### Page extract:
The No. 1 Ladies’ Detective Agency

book by Alexander McCall Smith, reviewed by Sara Jenkins

SMILES AND SWEET SURPRISES: THE WORLD OF PRECIOUS RAMOTSWE

Mma Ramotswe had a detective agency in Africa, at the foot of Kgale Hill.

So begins a series of books unlike any I’ve read. That first sentence echoes the famous opening line of Isak Dinesen’s Out of Africa. But these books are a different proposition: postcolonial Africa, seen through African eyes.

The No. 1 Ladies’ Detective Agency and its sequels are set in contemporary Botswana. The central character is Precious Ramotswe, whose detective agency advertises as follows:

FOR ALL CONFIDENTIAL MATTERS AND INQUIRIES
Satisfaction Guaranteed for all Parties
Under Personal Management

The assets of the agency are two desks, two chairs, a telephone, a typewriter, a teapot, three mugs, and a tiny van: all a detective agency needs, the author notes, except, of course, human intuition and intelligence, with which Precious Ramotswe is abundantly endowed. She is also “blessed with generous girth,” or “traditionally built in the African style,” as she puts it.

Booklovers are thrilled to discover new authors we can count on to delight us with one book after another, and this series does just that. Mma Ramotswe has enchanted a wide range of readers. My 94-year-old mother, whose lifelong reading habit is sustained now by Talking Books, excitedly sends off for tapes as soon as each new title appears.

At first I found it hard to put my finger on what exactly makes these books so charming. Suspense, action, plot are low-key. Chapters sometimes meander. The writing style is admirably plain. But when it comes to character, Mma Ramotswe & Co. offer rare treasures. The assistant at the agency, for example, the thin, bespectacled, henna-haired Mma Makutsi, brings abilities beyond the 97% grade average she attained at the Botswana College of Secretarial and Office Skills. The kind, dignified Mr. J. L. B. Matekoni, proprietor of Tlokweng Speedy Motors, is a worthy companion for Precious Ramotswe; her first husband, a seductive but abusive jazz trumpeter, was not.

But it is the character of Precious herself that most vividly informs these stories: her moral clarity, her natural self-esteem, her shrewd sense of human nature. Her delightful amplitude of flesh has its counterpart in her generosity of spirit. The simplicity with which she regularly brews, serves, and sips bush tea, and the innocence and wisdom in her love of her country — because it is the only country she knows, and because it is “a place of peace” — reflect a spaciousness and ease to her life that are both admirable and enviable.

In the second book, Tears of the Giraffe, an American woman comes to the detective agency to find out what happened to her son who disappeared in the Kalahari desert. Describing her own years in Africa, the woman says:

People suffered here, and many of them had very little, but they had this wonderful feeling for others. When I first heard African people calling others — complete strangers — their brother or their sister, it sounded odd to my ears. But after a while I knew it exactly what it meant and I started to think the same way.

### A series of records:

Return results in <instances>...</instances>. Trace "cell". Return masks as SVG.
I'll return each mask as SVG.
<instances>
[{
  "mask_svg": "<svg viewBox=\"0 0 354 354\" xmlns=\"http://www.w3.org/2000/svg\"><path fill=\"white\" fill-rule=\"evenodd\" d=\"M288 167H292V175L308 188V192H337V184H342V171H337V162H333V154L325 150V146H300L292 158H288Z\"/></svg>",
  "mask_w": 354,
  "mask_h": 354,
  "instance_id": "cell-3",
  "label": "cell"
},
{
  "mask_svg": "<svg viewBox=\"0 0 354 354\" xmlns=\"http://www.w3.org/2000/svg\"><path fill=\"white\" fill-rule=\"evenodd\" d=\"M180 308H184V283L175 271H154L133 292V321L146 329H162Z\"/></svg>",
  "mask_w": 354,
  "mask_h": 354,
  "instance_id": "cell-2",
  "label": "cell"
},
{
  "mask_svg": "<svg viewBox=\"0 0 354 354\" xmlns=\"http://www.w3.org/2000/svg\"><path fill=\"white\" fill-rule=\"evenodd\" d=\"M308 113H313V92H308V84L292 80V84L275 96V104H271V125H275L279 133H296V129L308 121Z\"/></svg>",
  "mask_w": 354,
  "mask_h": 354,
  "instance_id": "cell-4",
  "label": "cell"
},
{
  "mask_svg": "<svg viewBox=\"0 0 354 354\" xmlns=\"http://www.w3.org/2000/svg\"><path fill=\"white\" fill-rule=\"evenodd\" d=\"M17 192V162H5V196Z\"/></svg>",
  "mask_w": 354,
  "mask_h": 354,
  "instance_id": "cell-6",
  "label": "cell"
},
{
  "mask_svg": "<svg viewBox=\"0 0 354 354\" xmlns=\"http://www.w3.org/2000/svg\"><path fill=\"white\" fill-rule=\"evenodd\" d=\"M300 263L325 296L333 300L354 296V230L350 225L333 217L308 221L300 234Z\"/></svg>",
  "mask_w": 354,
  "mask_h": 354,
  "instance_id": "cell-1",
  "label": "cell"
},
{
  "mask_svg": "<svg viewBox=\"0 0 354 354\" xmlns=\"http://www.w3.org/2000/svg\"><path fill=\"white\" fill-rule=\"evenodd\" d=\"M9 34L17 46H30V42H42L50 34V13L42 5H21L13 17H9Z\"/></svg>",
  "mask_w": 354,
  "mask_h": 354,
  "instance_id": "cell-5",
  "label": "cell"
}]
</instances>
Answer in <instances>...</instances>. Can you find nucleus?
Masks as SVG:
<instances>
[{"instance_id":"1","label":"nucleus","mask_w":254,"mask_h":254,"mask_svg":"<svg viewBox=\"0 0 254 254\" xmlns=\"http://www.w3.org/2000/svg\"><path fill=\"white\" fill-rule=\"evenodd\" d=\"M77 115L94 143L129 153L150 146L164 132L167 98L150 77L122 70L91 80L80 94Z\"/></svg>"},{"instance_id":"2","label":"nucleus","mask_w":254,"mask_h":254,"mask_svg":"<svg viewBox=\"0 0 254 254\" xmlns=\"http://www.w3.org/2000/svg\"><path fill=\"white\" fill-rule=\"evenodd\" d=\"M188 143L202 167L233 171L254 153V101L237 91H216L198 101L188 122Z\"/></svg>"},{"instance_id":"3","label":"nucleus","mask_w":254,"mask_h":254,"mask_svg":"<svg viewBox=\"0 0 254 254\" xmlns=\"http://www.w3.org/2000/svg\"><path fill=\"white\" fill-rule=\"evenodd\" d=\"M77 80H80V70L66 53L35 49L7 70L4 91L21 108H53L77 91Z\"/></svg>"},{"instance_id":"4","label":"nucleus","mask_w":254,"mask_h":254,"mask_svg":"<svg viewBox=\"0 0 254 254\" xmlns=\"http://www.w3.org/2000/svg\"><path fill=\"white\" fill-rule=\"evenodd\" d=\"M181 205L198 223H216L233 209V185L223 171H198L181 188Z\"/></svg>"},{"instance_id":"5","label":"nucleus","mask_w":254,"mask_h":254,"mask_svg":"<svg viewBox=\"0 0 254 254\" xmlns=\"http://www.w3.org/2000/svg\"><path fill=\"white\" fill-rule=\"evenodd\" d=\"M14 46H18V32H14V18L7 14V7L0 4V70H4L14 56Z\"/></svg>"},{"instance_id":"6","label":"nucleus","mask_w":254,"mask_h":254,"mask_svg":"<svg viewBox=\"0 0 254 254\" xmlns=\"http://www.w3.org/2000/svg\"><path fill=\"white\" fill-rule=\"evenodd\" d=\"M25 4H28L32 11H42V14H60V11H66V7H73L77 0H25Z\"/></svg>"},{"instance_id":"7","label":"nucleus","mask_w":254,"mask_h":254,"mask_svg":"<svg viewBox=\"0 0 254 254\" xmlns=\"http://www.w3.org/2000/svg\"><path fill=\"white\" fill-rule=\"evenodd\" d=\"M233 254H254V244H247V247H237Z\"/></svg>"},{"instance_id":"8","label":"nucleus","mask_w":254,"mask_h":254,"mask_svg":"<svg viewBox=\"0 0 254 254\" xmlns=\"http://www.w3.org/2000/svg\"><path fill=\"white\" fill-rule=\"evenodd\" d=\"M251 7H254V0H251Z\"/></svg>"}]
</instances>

### Exercises:
1: In the book review, turn the paragraph that starts "The assets of the agency are" into a short bulleted list that keeps its main facts.
2: Repeat the part of the book review from "FOR ALL CONFIDENTIAL" to "she puts it.", word for word.
3: List every person the book review mentions by name.
The lines play no role in any of the tasks.

### Solved problems:
1:
- Agency assets: two desks, two chairs, a telephone, a typewriter, a teapot, three mugs, and a tiny van
- The author notes that this is all a detective agency needs, except for human intuition and intelligence, which Precious Ramotswe has in abundance
- She is "blessed with generous girth," or "traditionally built in the African style," in her own words

2:
FOR ALL CONFIDENTIAL MATTERS AND INQUIRIES
Satisfaction Guaranteed for all Parties
Under Personal Management

The assets of the agency are two desks, two chairs, a telephone, a typewriter, a teapot, three mugs, and a tiny van: all a detective agency needs, the author notes, except, of course, human intuition and intelligence, with which Precious Ramotswe is abundantly endowed. She is also “blessed with generous girth,” or “traditionally built in the African style,” as she puts it.

3:
- Alexander McCall Smith
- Sara Jenkins
- Isak Dinesen
- Precious Ramotswe
- Mma Makutsi
- Mr. J. L. B. Matekoni